El cuerpo dañado como cuerpo colectivo
En los testimonios recogidos por el periodista Alberto Ruy-Sánchez en su crónica, se destaca el papel vital del deporte tanto para la rehabilitación física como para la reconstrucción emocional de las jugadoras. El baloncesto se ha convertido, para ellas, en una forma de recuperar el control sobre su cuerpo, de resignificar la pérdida como potencia. Lo que en otro contexto podría parecer un gesto menor —jugar en la cancha—, en este se transforma en un acto revolucionario.
No es casual que los habitantes locales, incluidos los niños y los soldados este, hayan acogido a Las Rosas de Battambang con entusiasmo. En un país donde el cuerpo mutilado forma parte del paisaje cotidiano, ver a estas mujeres competir convierte la discapacidad física en una forma de presencia activa, no de exclusión.

Deporte, memoria y reparación
El caso de Las Rosas de Battambang ofrece una reflexión profunda sobre el papel del deporte en contextos posbélicos. A las deportistas de este equipo, el juego les ha permitido reapropiarse simbólicamente de los espacios de vida que la guerra había clausurado. La cancha no es solo un terreno de juego: es un lugar donde se reinstala la alegría, la estrategia, la cooperación.
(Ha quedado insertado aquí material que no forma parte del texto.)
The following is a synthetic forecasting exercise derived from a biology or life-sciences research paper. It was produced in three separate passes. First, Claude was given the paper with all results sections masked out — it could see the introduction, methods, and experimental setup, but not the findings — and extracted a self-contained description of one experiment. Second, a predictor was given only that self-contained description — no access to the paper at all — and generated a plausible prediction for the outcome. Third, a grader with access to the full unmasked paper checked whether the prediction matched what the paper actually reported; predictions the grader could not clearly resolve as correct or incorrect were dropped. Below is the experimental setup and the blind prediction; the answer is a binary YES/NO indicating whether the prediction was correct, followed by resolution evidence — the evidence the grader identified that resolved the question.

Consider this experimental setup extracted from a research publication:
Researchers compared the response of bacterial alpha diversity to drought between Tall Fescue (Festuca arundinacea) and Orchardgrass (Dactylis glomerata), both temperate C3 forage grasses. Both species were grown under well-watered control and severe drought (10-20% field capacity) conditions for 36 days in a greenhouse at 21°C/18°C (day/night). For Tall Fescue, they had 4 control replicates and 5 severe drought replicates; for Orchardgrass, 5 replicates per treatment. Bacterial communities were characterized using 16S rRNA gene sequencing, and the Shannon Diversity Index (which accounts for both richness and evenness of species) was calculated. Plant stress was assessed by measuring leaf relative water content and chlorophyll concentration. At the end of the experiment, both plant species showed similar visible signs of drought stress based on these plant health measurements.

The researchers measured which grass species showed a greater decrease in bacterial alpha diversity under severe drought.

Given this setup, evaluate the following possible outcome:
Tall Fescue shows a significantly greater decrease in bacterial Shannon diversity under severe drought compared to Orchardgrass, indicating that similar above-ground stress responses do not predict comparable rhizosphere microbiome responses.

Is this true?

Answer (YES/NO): NO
A diferencia de los rituales oficiales de la memoria, que recurre a los monumentos, los discursos y las efemérides, este equipo actúa desde lo cotidiano, desde la repetición del entrenamiento y la constancia del esfuerzo compartido. De esta manera, cada partido se convierte en una suerte de ceremonia donde se reconfigura el sentido de comunidad.
La historia de Las Rosas de Battambang no busca inspirar lástima, ni encajar en una narrativa redentora. Su potencia está precisamente en que no piden permiso para existir ni esperan aprobación externa: simplemente juegan. Y al hacerlo, reescriben en presente el mapa de un país que aún convive con la sombra de las minas.
Referencias
- Sánchez, David, 2024. Animales de combate. Madrid: Pinolia.